Copy out the material between the lines containing "Can you tell" and "How much distance", inclusive, and leave the pictures out of your answer.

- **Material provided**:
+++
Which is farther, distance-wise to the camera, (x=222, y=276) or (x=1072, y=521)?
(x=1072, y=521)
+++
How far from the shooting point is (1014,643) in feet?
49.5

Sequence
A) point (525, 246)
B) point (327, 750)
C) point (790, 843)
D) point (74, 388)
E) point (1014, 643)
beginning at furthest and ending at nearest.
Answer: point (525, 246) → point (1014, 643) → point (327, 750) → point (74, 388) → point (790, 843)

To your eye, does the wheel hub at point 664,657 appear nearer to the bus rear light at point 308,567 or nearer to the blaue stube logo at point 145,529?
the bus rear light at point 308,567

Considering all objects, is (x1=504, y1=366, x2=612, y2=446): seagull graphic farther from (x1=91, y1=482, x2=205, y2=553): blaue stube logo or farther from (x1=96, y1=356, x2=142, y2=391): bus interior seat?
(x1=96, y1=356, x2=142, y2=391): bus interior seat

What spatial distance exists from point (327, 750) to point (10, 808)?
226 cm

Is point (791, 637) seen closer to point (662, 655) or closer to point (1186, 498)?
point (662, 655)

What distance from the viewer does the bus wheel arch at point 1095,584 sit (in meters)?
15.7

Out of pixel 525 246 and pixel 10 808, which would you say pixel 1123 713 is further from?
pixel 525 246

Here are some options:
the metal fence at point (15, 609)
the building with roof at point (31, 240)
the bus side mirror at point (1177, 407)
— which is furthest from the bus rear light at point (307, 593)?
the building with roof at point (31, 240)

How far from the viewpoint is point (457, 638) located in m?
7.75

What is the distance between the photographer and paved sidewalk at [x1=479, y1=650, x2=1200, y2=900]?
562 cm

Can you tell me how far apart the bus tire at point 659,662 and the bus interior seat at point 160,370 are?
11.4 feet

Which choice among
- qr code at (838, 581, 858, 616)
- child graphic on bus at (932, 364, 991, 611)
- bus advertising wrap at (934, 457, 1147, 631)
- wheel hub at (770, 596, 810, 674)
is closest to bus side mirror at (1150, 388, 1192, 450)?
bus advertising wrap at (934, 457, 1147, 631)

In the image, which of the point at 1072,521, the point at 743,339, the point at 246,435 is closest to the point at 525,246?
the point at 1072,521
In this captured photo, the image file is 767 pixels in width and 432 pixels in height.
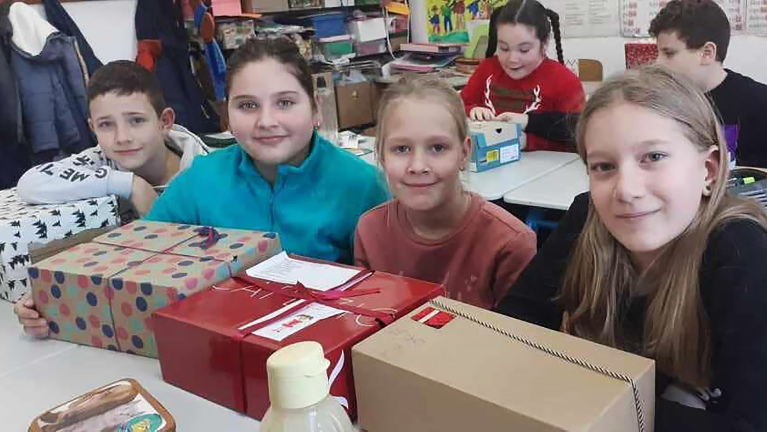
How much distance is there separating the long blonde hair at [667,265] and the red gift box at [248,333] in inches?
+++
- **Exercise answer**:
Can you tell me how far apart the bus tire at point 659,662 and the bus interior seat at point 160,370 are?
11.4 feet

Which choice among
- qr code at (838, 581, 858, 616)
- child graphic on bus at (932, 364, 991, 611)
- bus advertising wrap at (934, 457, 1147, 631)
- wheel hub at (770, 596, 810, 674)
is closest to bus side mirror at (1150, 388, 1192, 450)?
bus advertising wrap at (934, 457, 1147, 631)

In the image, which of the point at 1072,521, the point at 743,339, the point at 246,435 is closest to the point at 525,246?
the point at 1072,521
In this captured photo, the image file is 767 pixels in width and 432 pixels in height.
How much distance is there separating the long blonde hair at [667,265] and the red gift box at [248,333] in inches?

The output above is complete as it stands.